> **Exercises**
a: Write out the part of the Memories.ai article starting at "The partnership, announced" and ending at "they have seen.".
b: Answer these questions about the Memories.ai article:
(i) At which Nvidia conference was the partnership announced?
(ii) At which company did Shen and Zhou build the AI system behind the Ray-Ban glasses?
(iii) In what month and year did Memories.ai launch its large visual memory model?
c: Carry on the article about Memories.ai from its last sentence.

> **Text section**
*** Begin section ***
The partnership, announced at Nvidia‘s GTC conference, gives Memories.ai access to Nvidia‘s Cosmos-Reason 2, a reasoning vision language model, and Nvidia Metropolis, a video search and summarization application. According to the announcement, the tools feed into the company’s core product: a system that allows AI devices to store, index, and retrieve what they have seen.

CEO Shawn Shen and co-founder and CTO Ben Zhou say the idea came directly from their previous work building the AI system behind Meta‘s Ray-Ban glasses. The experience exposed a gap: AI glasses could record video, but users had no way to recall it meaningfully. The pair left Meta to build the solution themselves.

“AI is already doing really well in the digital world. What about the physical world?” Shen said. “AI wearables, robotics need memories as well. … Ultimately, you need AI to have visual memories.”

Text Memory Won’t Cut It for Physical AI

Memory features have been spreading through the AI industry — OpenAI added chat memory to ChatGPT in 2024 and refined it in 2025, while xAI and Google Gemini have launched their own memory tools in the past two years. But Shen argues those advances are built on text, which is structured and easy to index but of limited use to devices that navigate the world visually.

Visual memory demands different infrastructure. The company says it requires embedding and indexing video into a retrievable data format — a substantially harder problem than logging text conversations.

To build that infrastructure, Memories.ai launched its large visual memory model (LVMM) in July 2025. Shen describes it as comparable to a smaller version of Google‘s Gemini Embedding 2, a multimodal indexing model. A second-generation LVMM is already out, and the company has signed a partnership with Qualcomm to run on Qualcomm‘s processors later this year.
*** End section ***
> **Data extracts**
*** Begin section ***
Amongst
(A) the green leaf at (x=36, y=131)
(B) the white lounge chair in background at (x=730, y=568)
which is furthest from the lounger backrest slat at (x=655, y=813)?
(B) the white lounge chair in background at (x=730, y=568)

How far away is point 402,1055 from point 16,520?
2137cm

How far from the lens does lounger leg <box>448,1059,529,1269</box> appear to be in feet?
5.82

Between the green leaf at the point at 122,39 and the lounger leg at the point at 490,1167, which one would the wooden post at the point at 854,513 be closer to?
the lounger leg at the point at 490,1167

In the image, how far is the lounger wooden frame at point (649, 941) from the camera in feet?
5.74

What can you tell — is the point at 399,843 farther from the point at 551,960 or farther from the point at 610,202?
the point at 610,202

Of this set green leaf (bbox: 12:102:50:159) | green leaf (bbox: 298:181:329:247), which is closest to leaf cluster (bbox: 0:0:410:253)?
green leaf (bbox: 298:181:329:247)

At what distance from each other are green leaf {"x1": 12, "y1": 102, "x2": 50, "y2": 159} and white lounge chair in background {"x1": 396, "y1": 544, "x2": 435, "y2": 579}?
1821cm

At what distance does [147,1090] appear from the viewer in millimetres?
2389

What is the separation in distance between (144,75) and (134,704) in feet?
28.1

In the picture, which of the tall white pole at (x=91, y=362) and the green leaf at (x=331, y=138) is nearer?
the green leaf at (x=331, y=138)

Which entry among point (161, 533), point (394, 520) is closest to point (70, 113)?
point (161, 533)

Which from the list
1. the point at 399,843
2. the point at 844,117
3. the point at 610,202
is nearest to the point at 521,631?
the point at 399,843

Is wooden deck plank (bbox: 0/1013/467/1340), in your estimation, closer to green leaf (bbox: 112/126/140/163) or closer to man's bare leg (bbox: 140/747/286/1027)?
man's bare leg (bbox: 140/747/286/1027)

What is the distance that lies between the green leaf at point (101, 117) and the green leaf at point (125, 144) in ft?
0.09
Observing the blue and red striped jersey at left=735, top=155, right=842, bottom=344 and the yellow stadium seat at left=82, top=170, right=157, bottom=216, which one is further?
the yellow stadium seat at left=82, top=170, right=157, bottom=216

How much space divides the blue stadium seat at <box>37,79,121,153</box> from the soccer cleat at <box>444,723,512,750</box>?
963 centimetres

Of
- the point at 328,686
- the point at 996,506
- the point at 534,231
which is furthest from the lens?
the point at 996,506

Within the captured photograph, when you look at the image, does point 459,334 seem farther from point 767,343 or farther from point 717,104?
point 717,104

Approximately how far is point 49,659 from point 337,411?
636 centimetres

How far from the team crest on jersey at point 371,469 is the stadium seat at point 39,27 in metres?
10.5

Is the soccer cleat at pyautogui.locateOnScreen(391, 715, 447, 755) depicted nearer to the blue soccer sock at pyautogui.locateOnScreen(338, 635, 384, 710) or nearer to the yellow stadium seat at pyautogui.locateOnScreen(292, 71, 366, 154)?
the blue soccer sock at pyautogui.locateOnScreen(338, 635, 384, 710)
*** End section ***
> **Task-by-task results**
a:
The partnership, announced at Nvidia‘s GTC conference, gives Memories.ai access to Nvidia‘s Cosmos-Reason 2, a reasoning vision language model, and Nvidia Metropolis, a video search and summarization application. According to the announcement, the tools feed into the company’s core product: a system that allows AI devices to store, index, and retrieve what they have seen.

b:
(i) GTC
(ii) Meta
(iii) July 2025

c:
Hardware Built to Train, Not to Sell

For training data, the company built a proprietary wearable device called LUCI, worn by employees who record video to feed the model. Shen was explicit that Memories.ai has no intention of becoming a hardware company — the device exists because commercial video recorders prioritized high-definition formats that consumed too much battery for the company’s needs.

The company says it is already working with several large wearable manufacturers, though it declined to name them.

Founded in 2024, Memories.ai has raised $16 million in total — an $8 million seed round in July 2025 followed by an $8 million extension. Susa Ventures led the round, with participation from Seedcamp, Fusion Fund, and Crane Venture Partners, among others.

Shen acknowledges the market isn’t fully there yet. “We are more focused on the model and the infrastructure, because ultimately we think the wearables and robotics market will come, but it’s probably just not now,” he said.